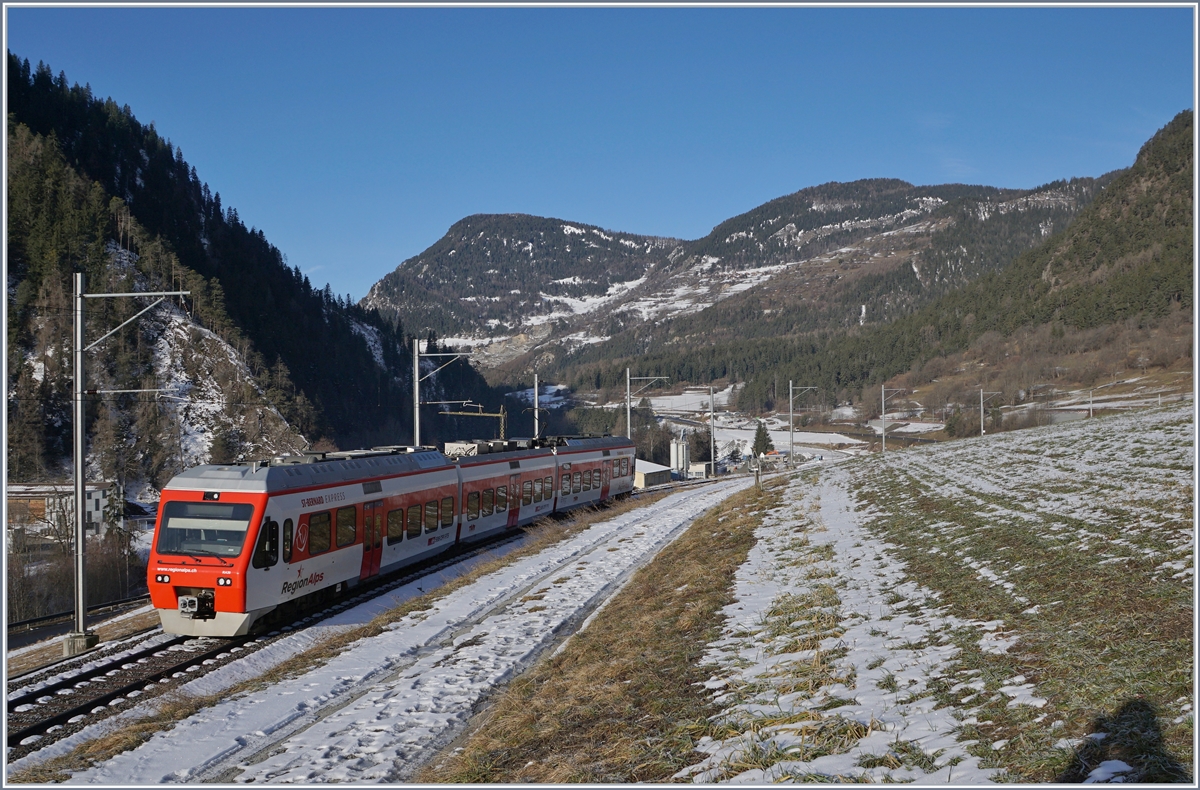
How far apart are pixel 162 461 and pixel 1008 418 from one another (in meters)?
96.8

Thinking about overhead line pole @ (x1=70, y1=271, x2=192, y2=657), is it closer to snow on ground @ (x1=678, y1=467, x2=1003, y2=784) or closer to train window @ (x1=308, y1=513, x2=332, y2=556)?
train window @ (x1=308, y1=513, x2=332, y2=556)

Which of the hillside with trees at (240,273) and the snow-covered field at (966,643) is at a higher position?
the hillside with trees at (240,273)

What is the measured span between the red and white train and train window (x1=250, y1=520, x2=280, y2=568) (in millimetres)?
19

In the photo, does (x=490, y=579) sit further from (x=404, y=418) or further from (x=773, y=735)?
(x=404, y=418)

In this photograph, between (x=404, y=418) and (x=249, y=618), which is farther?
(x=404, y=418)

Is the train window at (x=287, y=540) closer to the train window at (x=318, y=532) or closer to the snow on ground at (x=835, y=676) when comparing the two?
the train window at (x=318, y=532)

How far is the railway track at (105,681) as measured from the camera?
11633 mm

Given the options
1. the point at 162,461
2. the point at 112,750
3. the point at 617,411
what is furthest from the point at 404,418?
the point at 112,750

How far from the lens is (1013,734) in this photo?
6.76m

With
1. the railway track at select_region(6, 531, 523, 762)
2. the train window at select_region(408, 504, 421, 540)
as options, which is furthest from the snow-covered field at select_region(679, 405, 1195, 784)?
the train window at select_region(408, 504, 421, 540)

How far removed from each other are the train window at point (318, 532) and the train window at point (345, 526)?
50cm

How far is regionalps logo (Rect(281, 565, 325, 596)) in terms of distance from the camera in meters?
17.3

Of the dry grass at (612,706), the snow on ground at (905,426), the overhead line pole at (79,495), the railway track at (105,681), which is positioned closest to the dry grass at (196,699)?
the railway track at (105,681)

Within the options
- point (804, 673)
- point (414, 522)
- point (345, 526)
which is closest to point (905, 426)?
point (414, 522)
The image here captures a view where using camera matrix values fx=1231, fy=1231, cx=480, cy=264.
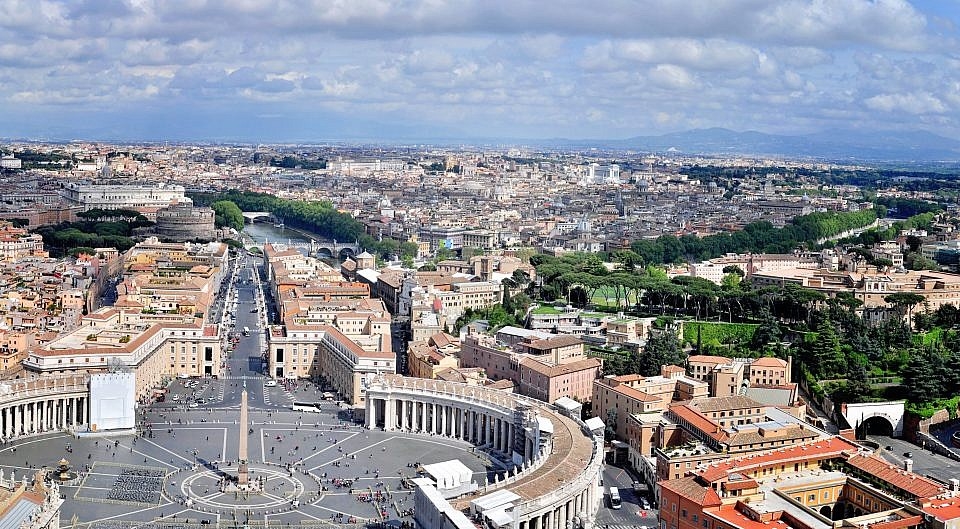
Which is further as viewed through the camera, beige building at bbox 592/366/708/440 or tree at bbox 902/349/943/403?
tree at bbox 902/349/943/403

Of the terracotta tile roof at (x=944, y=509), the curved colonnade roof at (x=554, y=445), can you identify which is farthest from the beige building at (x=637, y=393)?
the terracotta tile roof at (x=944, y=509)

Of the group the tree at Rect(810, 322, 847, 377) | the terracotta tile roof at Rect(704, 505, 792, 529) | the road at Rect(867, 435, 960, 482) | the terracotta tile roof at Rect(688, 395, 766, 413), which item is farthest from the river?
the terracotta tile roof at Rect(704, 505, 792, 529)

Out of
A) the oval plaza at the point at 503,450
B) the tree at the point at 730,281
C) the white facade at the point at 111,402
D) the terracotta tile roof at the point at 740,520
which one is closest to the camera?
the terracotta tile roof at the point at 740,520

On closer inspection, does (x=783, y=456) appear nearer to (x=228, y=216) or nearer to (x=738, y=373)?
(x=738, y=373)

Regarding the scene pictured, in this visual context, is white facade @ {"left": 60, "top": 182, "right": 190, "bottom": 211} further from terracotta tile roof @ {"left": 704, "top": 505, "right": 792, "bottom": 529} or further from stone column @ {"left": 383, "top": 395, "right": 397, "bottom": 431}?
terracotta tile roof @ {"left": 704, "top": 505, "right": 792, "bottom": 529}

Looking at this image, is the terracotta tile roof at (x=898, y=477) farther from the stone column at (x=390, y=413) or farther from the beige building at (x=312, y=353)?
the beige building at (x=312, y=353)
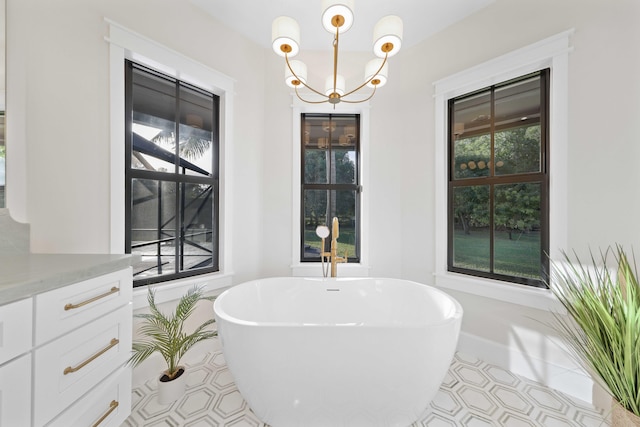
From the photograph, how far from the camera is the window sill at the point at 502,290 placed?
1707 millimetres

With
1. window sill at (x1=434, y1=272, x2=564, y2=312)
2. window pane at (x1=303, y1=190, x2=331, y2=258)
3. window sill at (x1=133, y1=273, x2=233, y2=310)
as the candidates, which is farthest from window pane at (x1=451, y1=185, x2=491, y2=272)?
window sill at (x1=133, y1=273, x2=233, y2=310)

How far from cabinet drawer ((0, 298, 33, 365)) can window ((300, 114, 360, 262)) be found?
75.0 inches

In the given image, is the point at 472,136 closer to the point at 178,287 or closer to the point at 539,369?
the point at 539,369

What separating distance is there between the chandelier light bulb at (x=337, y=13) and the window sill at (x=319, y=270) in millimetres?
1828

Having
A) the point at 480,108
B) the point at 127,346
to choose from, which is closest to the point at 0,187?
the point at 127,346

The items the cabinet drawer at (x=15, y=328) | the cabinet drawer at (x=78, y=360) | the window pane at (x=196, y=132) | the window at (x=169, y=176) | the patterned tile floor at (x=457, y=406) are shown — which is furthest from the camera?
the window pane at (x=196, y=132)

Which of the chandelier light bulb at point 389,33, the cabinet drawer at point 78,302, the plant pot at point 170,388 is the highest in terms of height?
the chandelier light bulb at point 389,33

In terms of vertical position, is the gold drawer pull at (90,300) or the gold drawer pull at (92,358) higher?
the gold drawer pull at (90,300)

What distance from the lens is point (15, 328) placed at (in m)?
0.73

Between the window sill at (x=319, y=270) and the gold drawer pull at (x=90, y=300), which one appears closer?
the gold drawer pull at (x=90, y=300)

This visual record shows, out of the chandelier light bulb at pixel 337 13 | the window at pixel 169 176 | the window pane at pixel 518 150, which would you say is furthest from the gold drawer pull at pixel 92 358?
the window pane at pixel 518 150

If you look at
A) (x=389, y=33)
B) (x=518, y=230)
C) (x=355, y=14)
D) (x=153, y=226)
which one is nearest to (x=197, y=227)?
(x=153, y=226)

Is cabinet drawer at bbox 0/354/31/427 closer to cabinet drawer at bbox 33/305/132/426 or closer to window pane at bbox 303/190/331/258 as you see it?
cabinet drawer at bbox 33/305/132/426

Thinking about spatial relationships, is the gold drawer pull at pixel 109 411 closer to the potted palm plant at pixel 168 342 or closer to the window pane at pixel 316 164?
the potted palm plant at pixel 168 342
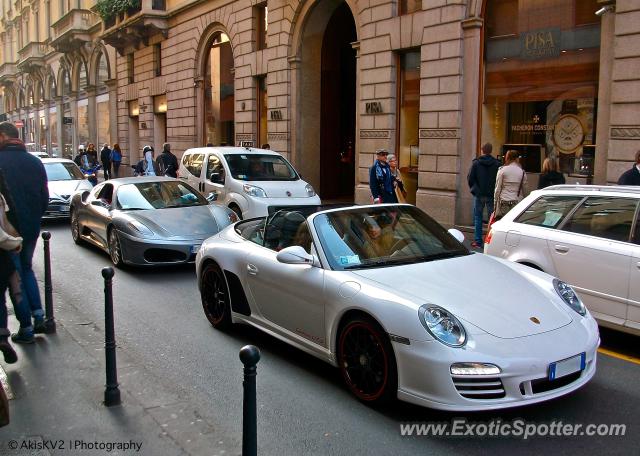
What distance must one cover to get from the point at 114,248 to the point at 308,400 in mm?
6222

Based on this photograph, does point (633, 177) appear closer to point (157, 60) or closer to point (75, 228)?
point (75, 228)

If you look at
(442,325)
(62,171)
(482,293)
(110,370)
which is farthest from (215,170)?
(442,325)

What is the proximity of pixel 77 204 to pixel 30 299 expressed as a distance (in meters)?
6.46

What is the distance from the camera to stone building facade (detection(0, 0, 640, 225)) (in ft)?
39.6

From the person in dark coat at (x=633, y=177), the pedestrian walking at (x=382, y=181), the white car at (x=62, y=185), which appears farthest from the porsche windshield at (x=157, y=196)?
the person in dark coat at (x=633, y=177)

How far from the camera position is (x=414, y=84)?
15.9m


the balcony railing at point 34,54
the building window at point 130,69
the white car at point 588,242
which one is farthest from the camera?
the balcony railing at point 34,54

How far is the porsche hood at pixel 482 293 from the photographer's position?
4.27 metres

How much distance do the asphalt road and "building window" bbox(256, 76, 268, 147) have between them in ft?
51.5

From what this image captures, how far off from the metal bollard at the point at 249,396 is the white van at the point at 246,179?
9558 mm

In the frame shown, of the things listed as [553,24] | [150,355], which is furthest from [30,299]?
[553,24]

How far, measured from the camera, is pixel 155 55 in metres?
30.7

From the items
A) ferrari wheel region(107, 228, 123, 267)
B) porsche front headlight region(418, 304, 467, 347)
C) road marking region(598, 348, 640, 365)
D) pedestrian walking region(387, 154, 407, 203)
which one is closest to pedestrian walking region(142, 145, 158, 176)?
ferrari wheel region(107, 228, 123, 267)

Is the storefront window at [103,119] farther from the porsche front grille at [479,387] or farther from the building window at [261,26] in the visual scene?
the porsche front grille at [479,387]
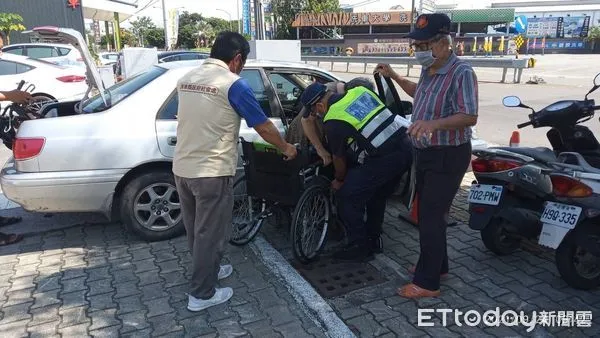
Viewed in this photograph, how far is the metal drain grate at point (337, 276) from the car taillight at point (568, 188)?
4.56ft

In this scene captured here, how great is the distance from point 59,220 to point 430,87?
13.0ft

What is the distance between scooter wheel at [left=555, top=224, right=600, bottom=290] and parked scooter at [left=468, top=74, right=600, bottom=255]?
0.23 meters

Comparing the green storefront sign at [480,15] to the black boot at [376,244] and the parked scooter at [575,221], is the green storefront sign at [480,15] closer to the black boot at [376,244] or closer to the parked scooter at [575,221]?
the black boot at [376,244]

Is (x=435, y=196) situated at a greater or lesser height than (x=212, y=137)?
lesser

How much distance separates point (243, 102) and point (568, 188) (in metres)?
2.27

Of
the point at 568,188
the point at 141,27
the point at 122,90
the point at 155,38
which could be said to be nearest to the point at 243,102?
the point at 122,90

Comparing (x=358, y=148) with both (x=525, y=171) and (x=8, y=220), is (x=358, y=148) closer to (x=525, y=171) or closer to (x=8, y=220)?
(x=525, y=171)

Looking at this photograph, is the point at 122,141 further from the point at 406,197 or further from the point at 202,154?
the point at 406,197

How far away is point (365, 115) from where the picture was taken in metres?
3.65

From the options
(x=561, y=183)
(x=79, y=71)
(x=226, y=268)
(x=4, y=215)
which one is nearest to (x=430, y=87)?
(x=561, y=183)

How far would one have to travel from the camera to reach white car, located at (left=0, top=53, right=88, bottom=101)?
1024 cm

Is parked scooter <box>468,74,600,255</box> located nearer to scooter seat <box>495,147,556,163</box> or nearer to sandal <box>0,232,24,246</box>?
scooter seat <box>495,147,556,163</box>

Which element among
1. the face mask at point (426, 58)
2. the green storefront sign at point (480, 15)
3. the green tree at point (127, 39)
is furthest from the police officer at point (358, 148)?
the green tree at point (127, 39)

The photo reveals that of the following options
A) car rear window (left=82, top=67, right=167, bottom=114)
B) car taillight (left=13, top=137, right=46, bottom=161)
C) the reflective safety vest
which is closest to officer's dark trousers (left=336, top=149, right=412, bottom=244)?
the reflective safety vest
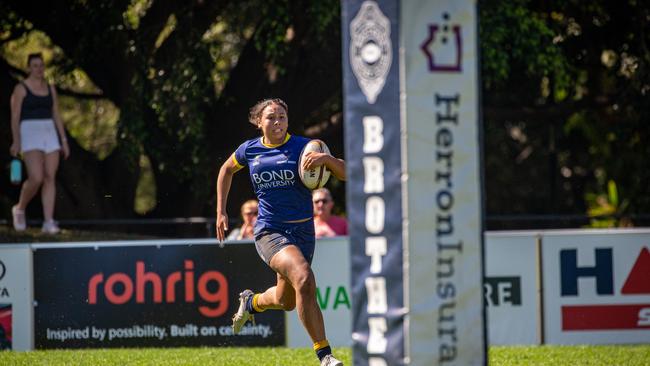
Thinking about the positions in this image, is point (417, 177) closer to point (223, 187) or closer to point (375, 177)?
point (375, 177)

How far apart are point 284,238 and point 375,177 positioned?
8.08 feet

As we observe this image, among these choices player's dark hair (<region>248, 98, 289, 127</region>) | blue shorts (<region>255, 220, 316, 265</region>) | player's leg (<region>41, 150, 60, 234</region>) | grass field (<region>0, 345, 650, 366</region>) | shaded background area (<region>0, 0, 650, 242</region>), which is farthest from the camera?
shaded background area (<region>0, 0, 650, 242</region>)

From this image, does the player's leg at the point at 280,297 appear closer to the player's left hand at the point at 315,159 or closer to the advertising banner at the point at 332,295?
the player's left hand at the point at 315,159

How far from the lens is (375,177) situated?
5777mm

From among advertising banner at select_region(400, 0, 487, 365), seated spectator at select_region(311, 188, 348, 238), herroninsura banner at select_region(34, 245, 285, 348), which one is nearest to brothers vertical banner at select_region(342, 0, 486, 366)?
advertising banner at select_region(400, 0, 487, 365)

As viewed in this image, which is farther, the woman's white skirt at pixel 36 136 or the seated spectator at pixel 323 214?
the woman's white skirt at pixel 36 136

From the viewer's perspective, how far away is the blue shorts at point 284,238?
810 cm

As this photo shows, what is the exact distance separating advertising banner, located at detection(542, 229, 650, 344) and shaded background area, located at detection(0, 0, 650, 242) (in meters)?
1.48

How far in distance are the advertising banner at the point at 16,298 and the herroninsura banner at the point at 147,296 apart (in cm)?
9

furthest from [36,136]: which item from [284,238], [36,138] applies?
[284,238]

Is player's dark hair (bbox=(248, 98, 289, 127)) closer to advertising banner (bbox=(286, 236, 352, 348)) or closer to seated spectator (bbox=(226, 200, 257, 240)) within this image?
advertising banner (bbox=(286, 236, 352, 348))

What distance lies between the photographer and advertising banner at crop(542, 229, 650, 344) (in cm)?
1162

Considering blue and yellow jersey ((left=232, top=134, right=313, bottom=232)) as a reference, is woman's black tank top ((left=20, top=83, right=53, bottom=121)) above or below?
above

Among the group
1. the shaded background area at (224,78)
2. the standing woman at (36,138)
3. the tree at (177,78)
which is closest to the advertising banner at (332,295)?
the shaded background area at (224,78)
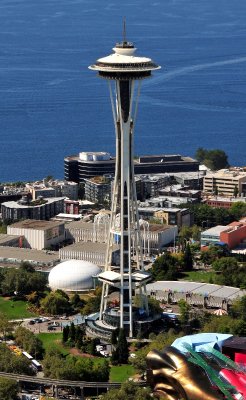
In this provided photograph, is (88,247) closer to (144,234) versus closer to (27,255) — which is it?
(27,255)

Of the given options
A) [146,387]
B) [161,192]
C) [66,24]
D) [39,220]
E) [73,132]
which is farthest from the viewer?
[66,24]

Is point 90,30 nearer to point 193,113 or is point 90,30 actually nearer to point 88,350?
point 193,113

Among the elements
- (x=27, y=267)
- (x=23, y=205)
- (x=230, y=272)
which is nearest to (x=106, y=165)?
(x=23, y=205)

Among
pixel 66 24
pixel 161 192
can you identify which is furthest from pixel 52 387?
pixel 66 24

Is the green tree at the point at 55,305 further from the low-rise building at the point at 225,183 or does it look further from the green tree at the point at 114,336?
the low-rise building at the point at 225,183

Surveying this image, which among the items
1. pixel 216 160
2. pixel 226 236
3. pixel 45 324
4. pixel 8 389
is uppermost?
pixel 8 389

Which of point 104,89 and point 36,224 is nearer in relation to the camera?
point 36,224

--*--

TASK BRIEF |
Repeat the records verbatim from the line containing "What is the distance between" through the line containing "0.23 meters".

THE RESPONSE |
What is the distance between scooter wheel at [left=555, top=224, right=600, bottom=290] and parked scooter at [left=468, top=74, right=600, bottom=255]?
0.23 meters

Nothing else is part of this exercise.